Suzanne Simard, da Universidade de British Columbia, no Canadá, mostrou
que havia uma transferência de carbono por micélio entre o abeto de
Douglas (uma árvore conífera) e uma bétula. Desde então, também ficou
provado que algumas plantas trocam fósforo e nitrogênio da mesma forma.
Simard
acredita que árvores de grande porte usam o micélio para alimentar
outras em nascimento. Sem essa ajuda, a cientista argumenta, muitas das
novas árvores não conseguiriam sobreviver.
Simard conta que as
plantas parecem trabalhar no sentido contrário ao observado por Charles
Darwin, de competição por recursos entre espécies. Em muitos casos,
espécies diferentes de plantas estão usando a rede para trocar
nutrientes e se ajudarem na sobrevivência.
Os cientistas estão
convencidos de que as trocas de nutrientes realmente acontece pelo fungo
no solo, mas eles ainda não entendem exatamente como isso ocorre.
'Conluio'
Uma
pesquisa recente foi além. Em 2010, Ren Sem Zeng, da faculdade de
agronomia da Universidade de Guangzhou, na China, conseguiu observar que
algumas plantas "se comunicam entre si" para formar uma espécie de
sabotagem a espécies invasoras.
A experiência foi feita com
tomates plantados em vários vasos e ligados entre si por micorriza. Um
dos tomates foi borrifado com o fungo Alternaria solani, que provoca doenças na planta.
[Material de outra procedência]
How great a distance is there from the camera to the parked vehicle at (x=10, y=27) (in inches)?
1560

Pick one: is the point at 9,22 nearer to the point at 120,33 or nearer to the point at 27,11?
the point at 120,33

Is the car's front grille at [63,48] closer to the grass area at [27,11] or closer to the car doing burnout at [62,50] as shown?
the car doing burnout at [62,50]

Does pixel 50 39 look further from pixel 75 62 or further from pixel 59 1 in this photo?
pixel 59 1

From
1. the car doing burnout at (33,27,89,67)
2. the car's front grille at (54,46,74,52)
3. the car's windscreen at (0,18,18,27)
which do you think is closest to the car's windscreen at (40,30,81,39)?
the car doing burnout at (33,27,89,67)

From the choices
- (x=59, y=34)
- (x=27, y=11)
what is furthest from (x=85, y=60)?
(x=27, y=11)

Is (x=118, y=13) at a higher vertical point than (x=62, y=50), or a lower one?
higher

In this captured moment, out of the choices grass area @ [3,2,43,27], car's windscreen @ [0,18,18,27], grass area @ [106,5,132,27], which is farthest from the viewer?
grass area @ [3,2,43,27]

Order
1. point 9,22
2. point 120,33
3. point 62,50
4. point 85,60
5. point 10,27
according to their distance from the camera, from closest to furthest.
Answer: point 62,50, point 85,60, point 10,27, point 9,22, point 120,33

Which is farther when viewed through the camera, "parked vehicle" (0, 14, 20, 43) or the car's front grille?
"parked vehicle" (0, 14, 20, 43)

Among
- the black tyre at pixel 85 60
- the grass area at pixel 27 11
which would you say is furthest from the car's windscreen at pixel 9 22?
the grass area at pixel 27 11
Depois de 65 horas, os cientistas borrifaram outro vaso e descobriram que a resistência deste tomate era muito superior.
"Acreditamos
que os tomates conseguem 'espiar' o que está acontecendo em outros
lugares e aumentar sua resposta à doença contra uma potencial
patogenia", escreveu Zeng no artigo científico.
Ou seja, as
plantas não só usam a "internet natural" para compartilhar nutrientes,
mas também para formar um "conluio" contra doenças.
Esse tipo de
comportamento não foi observado apenas em tomates. Em 2013, o
pesquisador David Johnson, da Universidade de Aberdeen, na Escócia,
também detectou isso em favas, que se protegem contra insetos mínusculos
conhecidos com afídios.
Lado negro
Experiência mostrou que tomates se 'comunicam' pela micorriza sobre doenças
Mas assim como a internet
humana, a internet natural também possui seu lado negro. A nossa
internet reduz a privacidade e facilita crimes e a disseminação de
vírus.
O mesmo acontece com as plantas na micorriza, segundo os
cientistas. Algumas plantas não possuem clorofila e não conseguem
produzir sua própria energia por fotossíntese.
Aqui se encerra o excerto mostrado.